PROBLEMS TO SOLVE:
(1) Reproduce the Edison contest article below word for word, starting with "A monarch in" and going on through "of Columbia's brightest.".
(2) How would the article below on the Edison Scholarship Contest go on after its last sentence? Write the continuation.

Monday, Aug. 11, 1930
Extremely Bright Boys
"Extremely Bright Boys"
Storybooks tell of curious old King John of England, who once amused himself by posing this question to the Abbot of Canterbury: "How soon can I ride around the world?" A clever shepherd, substituted by the baffled Abbot, answered: "You must rise with the sun and you must ride with the sun until it rises again the next morning. As soon as you do that you will have ridden around the world in 24 hours." For this stroke of sagacity the shepherd's reward was four pieces of silver per week for life.
A monarch in his way, Inventor Thomas Alva Edison can also indulge his propensity for asking trick questions, rewarding him who gives the wisest answers. Nine years ago he compiled for his prospective employes a list of puzzlers which provided table talk in U. S. homes for weeks afterward. Last year he gathered 49 handpicked boys just graduated from their high schools, offered a prize of expenses and tuition to any college for four years to the one who did best in an examination he submitted to them (TIME, Aug. 12, 1929). Last week 49 more boys journeyed to West Orange, N. J., to compete in the second annual Edison Scholarship Contest. Theoretically each was the brightest boy in his State, plus the District of Columbia's brightest.

Recorded data
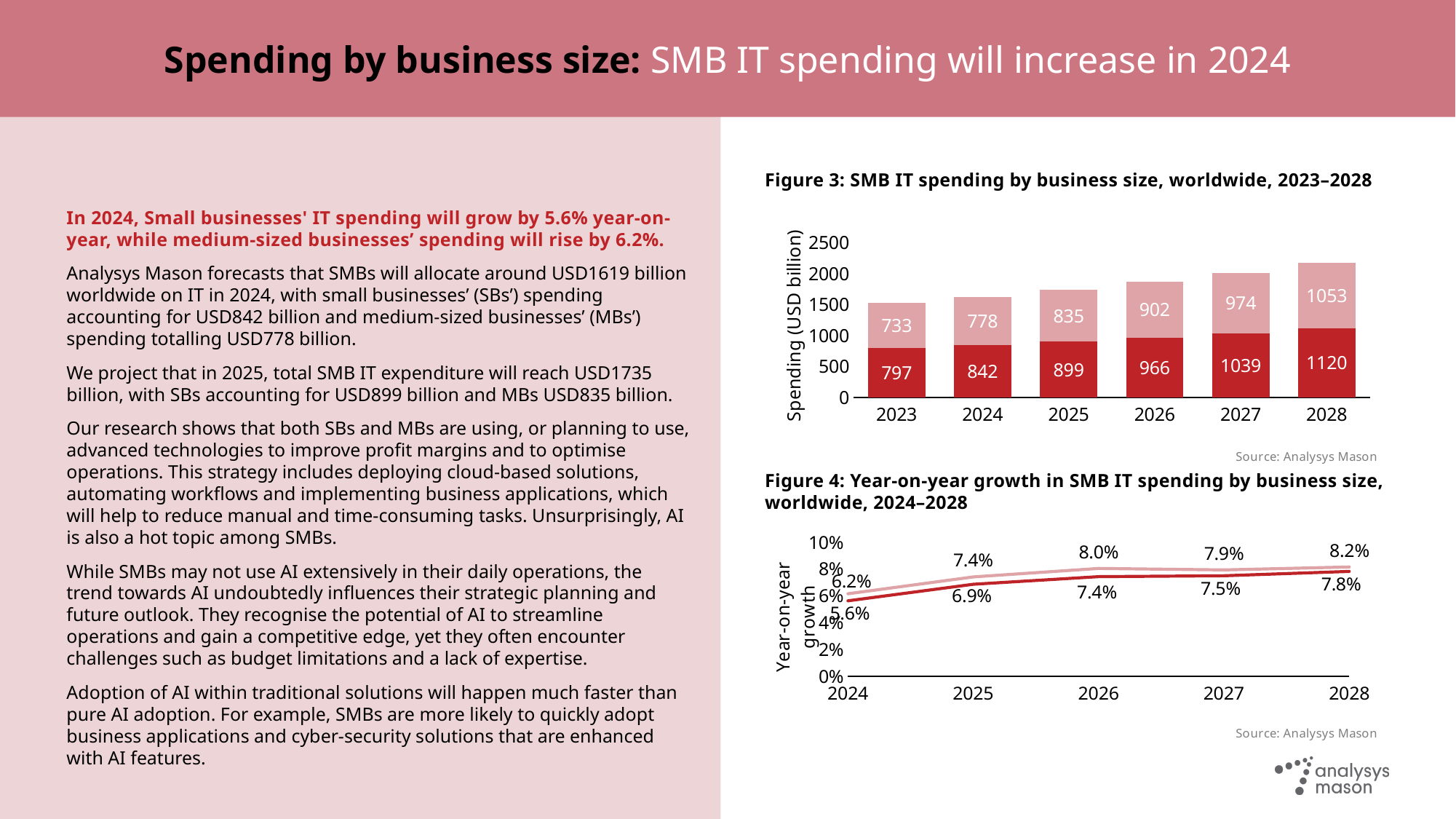
In Figure 4, what is the value of the lower (darker red) line in 2024? 5.6% In Figure 3, what is the total of the stacked bar for 2023? 1530 What kind of chart is Figure 3: SMB IT spending by business size, worldwide, 2023–2028? Bar chart In Figure 4, what is the value of the upper (lighter pink) line in 2026? 8.0% In Figure 3, what is the value of the lighter pink top segment for 2027? 974 In Figure 4, which year has the highest value for the lower (darker red) line? 2028 In Figure 3, how many years are shown on the x axis? 6 In Figure 3, what is the difference between the darker red bottom segment in 2028 and in 2023? 323 In Figure 3, which year has the highest value for the darker red bottom segment? 2028 In Figure 3, do the total bar heights rise or fall from 2023 to 2028? Rise In Figure 3, what is the value of the darker red bottom segment for 2026? 966 What kind of chart is Figure 4: Year-on-year growth in SMB IT spending by business size, worldwide, 2024–2028? Line chart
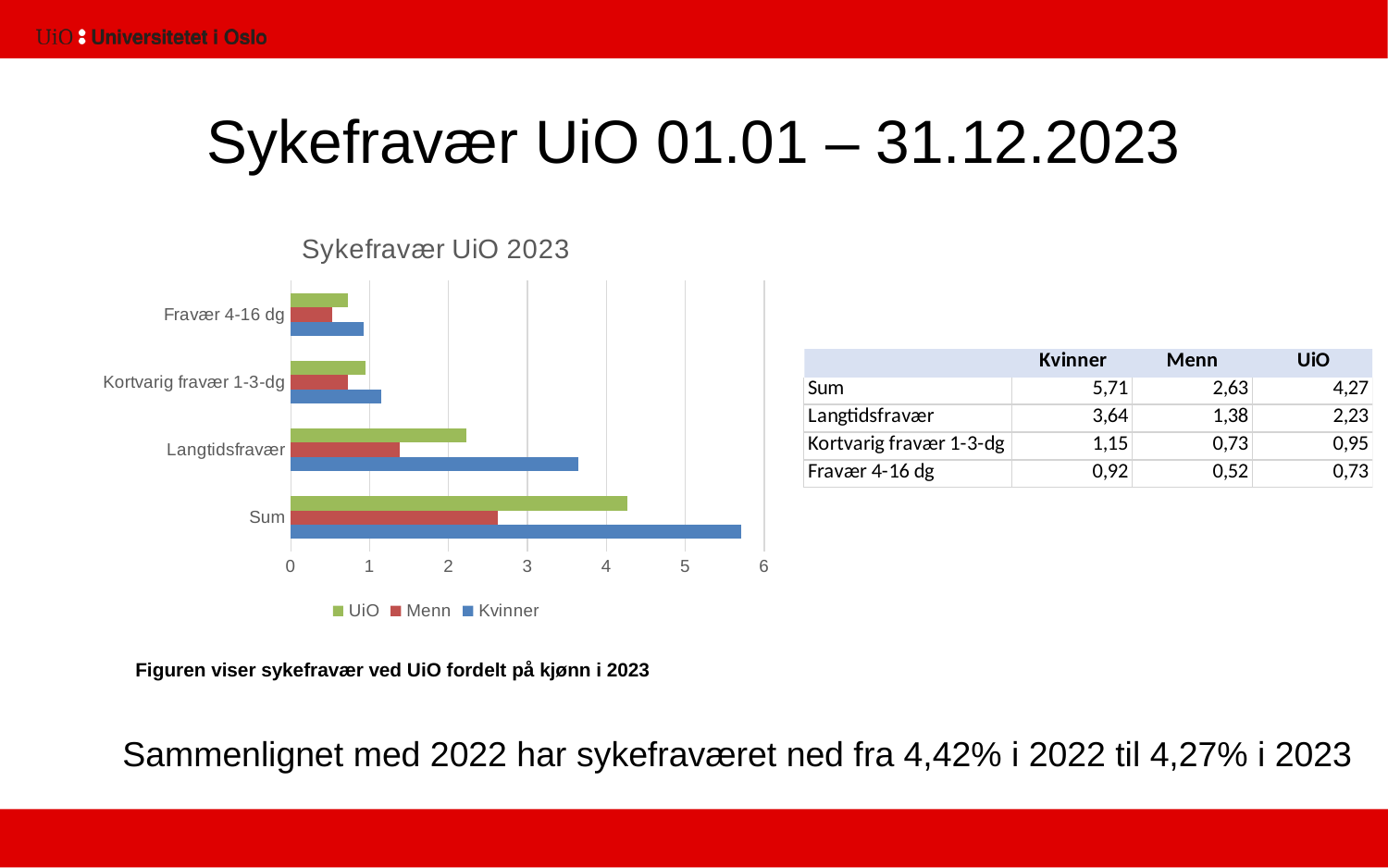
According to the table on the slide, what is the Sum value for Kvinner? 5,71 Using the values in the table, what is the difference between the Kvinner and Menn Sum values? 3,08 Which is larger for Sum: the Kvinner value or the Menn value? Kvinner How many categories are shown on the chart's vertical axis? 4 What kind of chart is shown on the slide? Bar chart According to the table on the slide, what is the Langtidsfravær value for Menn? 1,38 Which category has the lowest Menn value in the chart? Fravær 4-16 dg What is the title of the chart? Sykefravær UiO 2023 According to the table on the slide, what is the Fravær 4-16 dg value for UiO? 0,73 Is the Kvinner value for Langtidsfravær greater or less than 3? greater How many series does the chart legend list? 3 Which category has the highest Kvinner value in the chart? Sum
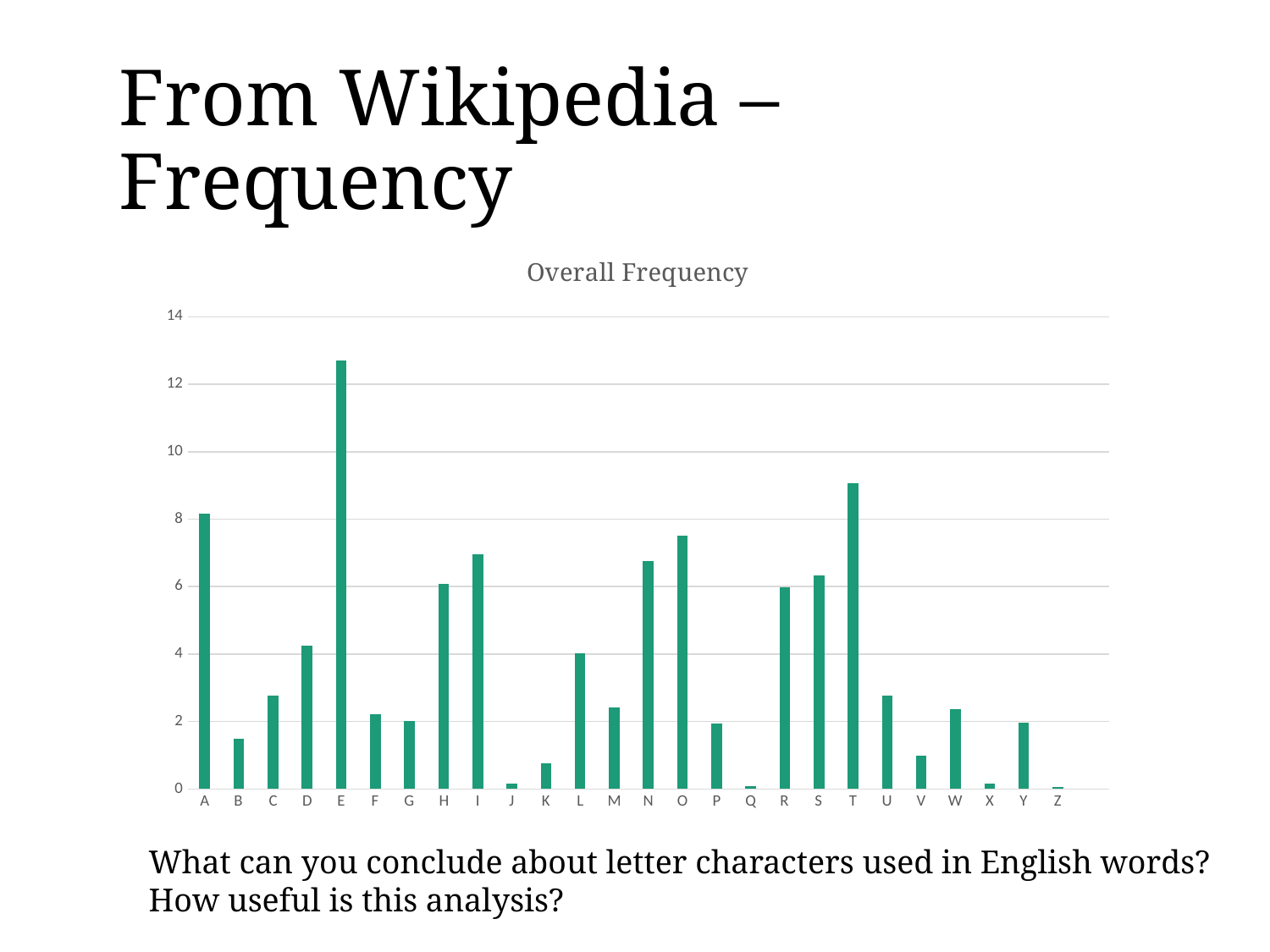
Is the value for V greater or less than 2? less Is the value for I greater or less than 8? less Is the value for E greater or less than 12? greater What kind of chart is shown on the slide? bar chart Which has the larger value, T or A? T What is the title of the chart? Overall Frequency Which letter has the highest overall frequency? E Which has the larger value, O or I? O How many letter categories are plotted on the x axis? 26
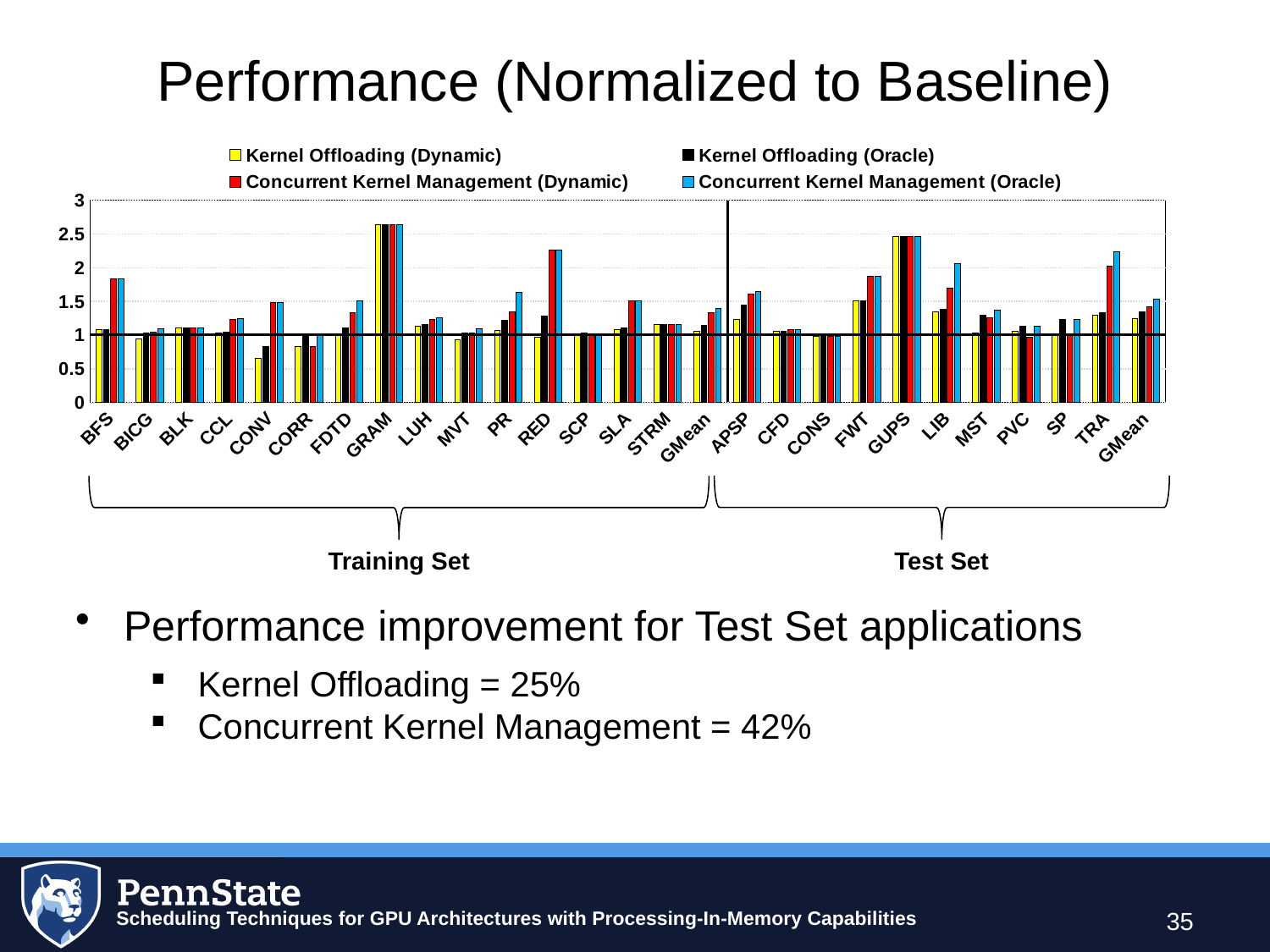
Is the value for CONV in the Kernel Offloading (Dynamic) series greater or less than 1? less How many series does the legend list? 4 How many categories are labelled on the x axis of the chart? 27 What is the title of the chart on the slide? Performance (Normalized to Baseline) Which category has the lowest value in the Kernel Offloading (Dynamic) series? CONV What kind of chart is shown on the slide? bar chart Is the value for BFS in the Concurrent Kernel Management (Dynamic) series greater or less than 1.5? greater Is the value for GRAM in the Concurrent Kernel Management (Dynamic) series greater or less than 2.5? greater How many categories are grouped under the Test Set bracket? 11 Which category has the highest value in the Concurrent Kernel Management (Dynamic) series? GRAM In the Concurrent Kernel Management (Dynamic) series, which is larger, RED or SLA? RED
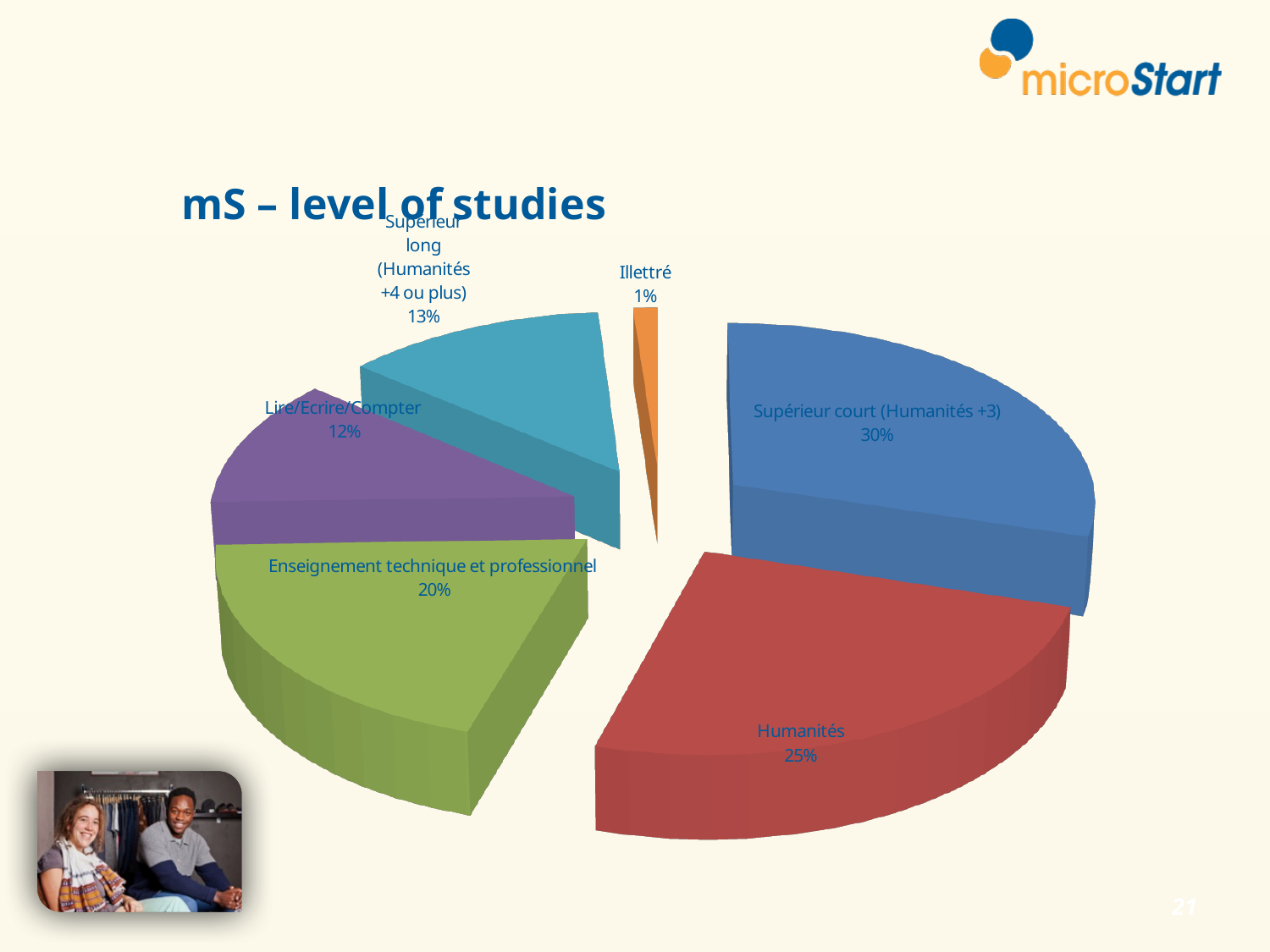
What is the value for Humanités? 25% Which is larger, the share for Enseignement technique et professionnel or the share for Lire/Ecrire/Compter? Enseignement technique et professionnel What share of the pie does Supérieur court (Humanités +3) represent? 30% What kind of chart is shown on the slide? pie chart How many categories are shown in the pie chart? 6 What is the value for Enseignement technique et professionnel? 20% Which category has the largest share of the pie? Supérieur court (Humanités +3) What is the value for Lire/Ecrire/Compter? 12% Which category has the smallest share of the pie? Illettré What is the value for Illettré? 1% What is the difference between the shares for Supérieur court (Humanités +3) and Humanités? 5% What is the value for Supérieur long (Humanités +4 ou plus)? 13%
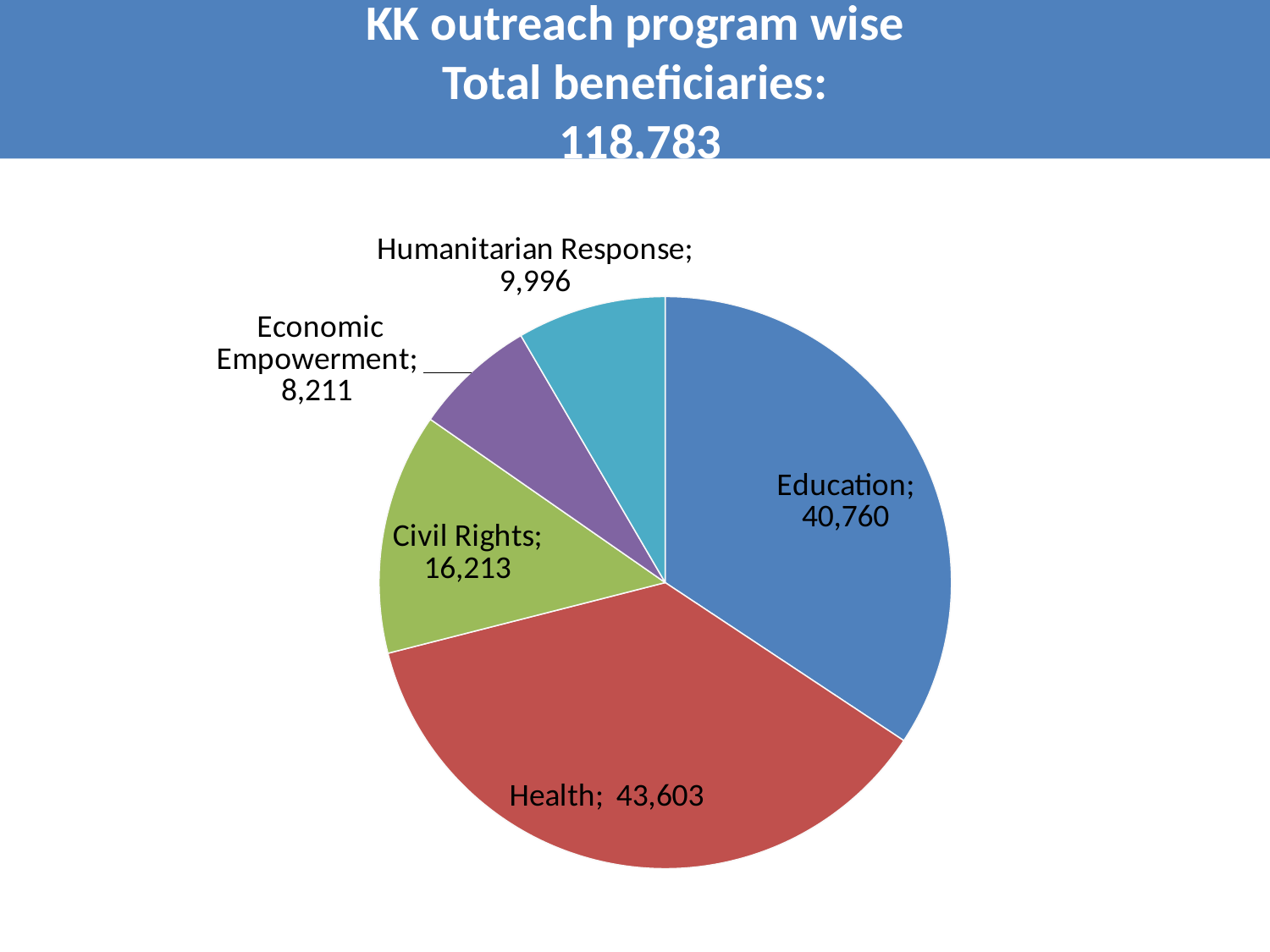
Which program has the smallest number of beneficiaries? Economic Empowerment Which has more beneficiaries, Civil Rights or Humanitarian Response? Civil Rights What is the value shown for Economic Empowerment? 8,211 What total number of beneficiaries is stated in the chart title? 118,783 What is the difference in beneficiaries between Health and Education? 2,843 What is the value shown for Humanitarian Response? 9,996 What type of chart is shown on the slide? Pie chart How many beneficiaries does the Education slice show? 40,760 Which program has the largest number of beneficiaries? Health What is the value shown for Civil Rights? 16,213 What is the value shown for Health? 43,603 How many program slices does the pie chart have? 5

ACTIVITY ANSWERS:
(1)
A monarch in his way, Inventor Thomas Alva Edison can also indulge his propensity for asking trick questions, rewarding him who gives the wisest answers. Nine years ago he compiled for his prospective employes a list of puzzlers which provided table talk in U. S. homes for weeks afterward. Last year he gathered 49 handpicked boys just graduated from their high schools, offered a prize of expenses and tuition to any college for four years to the one who did best in an examination he submitted to them (TIME, Aug. 12, 1929). Last week 49 more boys journeyed to West Orange, N. J., to compete in the second annual Edison Scholarship Contest. Theoretically each was the brightest boy in his State, plus the District of Columbia's brightest.

(2)
Two days of fun preceded the test. The boys were shown through the Edison laboratories, shook hands with Henry Ford, Harvey Samuel Firestone, Lewis Perry (principal of Phillips Exeter Academy), Hubert S. Howe (Columbia neurologist), William Lowe Bryan (President of Indiana University). During this ceremony each boy was permitted to step up to a microphone and speak his name and State. There was a banquet at which they formally met last year's winner, Wilber Brotherton Huston of Olympia, Wash., M. I. T. sophomore. There was also a dance to which the Edisons invited 52 of New Jersey's nicest young ladies. "Alabama" picked out the one he wanted from a newspaper picture the day before.
A preliminary "horse sense" examination given by Professor Howe counted 15% on the final grade. After his inquisition, Professor Howe enthusiastically applauded this year's examinees: "They are extremely bright boys and it is a pleasure to see them and how excellently they show up. They are far above the average in intelligence."
Two days later the "extremely bright boys" filed into a room in the Edison plant, sat down at broad desks, began frowning and screwing up their mouths over the questionnaires. Sophomore Huston looked over the test, appraised it as no harder than last year's, promised to try his hand at it later, settled down to read a tabloid newspaper.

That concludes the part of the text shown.